§ EXTRACT TO READ:
---------------

Media Notepad: The Score’s Laurence Holmes heads to middays

WSCR-AM’s Laurence Holmes makes an appearance on WCIU’s “The Jam”. (WCIU)

Also: WLS-AM announces new PD; WBBM reigns supreme; New York’s WPIX sold

One of Chicago’s prominent sports radio hosts has a new contract – and a new weekday slot.

Longtime WSCR-AM (The Score) veteran Laurence Holmes is getting his own midday slot weekdays from noon to 2 p.m., beginning March 28 – coinciding with the start of the baseball season. Holmes previously had been nighttime host at the Entercom-owned sports talker.

No one is being replaced in the move, though the midday show with Dan Bernstein and Connor McKnight and the afternoon show featuring Dan McNeil and Danny Parkins each lose an hour. Starting on March 28, Bernstein-McKnight runs from 9 a.m. to noon and McNeil-Parkins runs from 2 to 6 p.m.

Joe Ostrowski, Holmes’ former producer, takes over his old 6-10 p.m. slot, barring pre-emptions from sporting events, of course. Ostrowski is also host of a sports gambling program on Saturday mornings (WMVP-AM also recently added one, with Mike North and Carmen DeFalco every Friday night at 6 p.m.)

The moves are part of a new contract Holmes signed with the station recently. Holes has been with The Score since 1998.

Holmes is also an alum of Homewood-Flossmoor high school, home to another alum in sports broadcasting – ucrrent White Sox play-by-play man Jason Benetti also hails from the south suburban high school.


In other sports media news, Ozzie Guillen is expanding his duties at NBC Sports Chicago for White Sox pregame and postgame shows beginning March 28 – coinciding with the start of baseball season (as noted above.)

---------------

§ SUPPLIED MATERIAL:
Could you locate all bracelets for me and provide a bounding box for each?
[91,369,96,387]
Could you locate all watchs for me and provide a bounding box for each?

---------------

§ WHAT YOU WILL DO:
1 - Reproduce the part of the Chicago sports radio article starting with "Joe Ostrowski, Holmes’" and going on through "suburban high school.".
2 - Keep writing the Chicago sports radio article, picking up after its final sentence.

§ RESPONSES BY TASK:
1 -
Joe Ostrowski, Holmes’ former producer, takes over his old 6-10 p.m. slot, barring pre-emptions from sporting events, of course. Ostrowski is also host of a sports gambling program on Saturday mornings (WMVP-AM also recently added one, with Mike North and Carmen DeFalco every Friday night at 6 p.m.)

The moves are part of a new contract Holmes signed with the station recently. Holes has been with The Score since 1998.

Holmes is also an alum of Homewood-Flossmoor high school, home to another alum in sports broadcasting – ucrrent White Sox play-by-play man Jason Benetti also hails from the south suburban high school.

2 -
“I’m extremely excited to be joining the team at NBC Sports Chicago,” said Guillen, via press release. “Their dedication to providing the best sports coverage to the greatest fans in the world is unmatched. I consider myself very lucky to have the opportunity to contribute to their wonderful team. Chicago will always be my home, there is no better sports town in the world and I can’t wait to get started.”

A former shortstop with the team, Guillen was White Sox manager from 2004 to 2009 and helped guide the team to a World Series title in 2005, the team’s first in 88 years. He was also named American League Manager Of The Year.

After a short stint with the Florida Marlins as manager, Guillen did some pre- and post-game work for Fox Sports’ baseball playoff coverage, and last year joined NBC Sports Chicago as analyst for the RSN’s Baseball Night in Chicago, where he’ll remain this season.

The moves comes as the White Sox (and the Bulls and Blackhawks) are increasing their ownership share in NBC Sports Chicago as the Cubs drop out to form their own network named Marquee. Last year, NBC Sports Chicago expanded post-game programming after live games to provide more analysis.


The latest Nielsen PPM numbers are out and they show WBBM-AM in first place again. But there’s some notable surprises.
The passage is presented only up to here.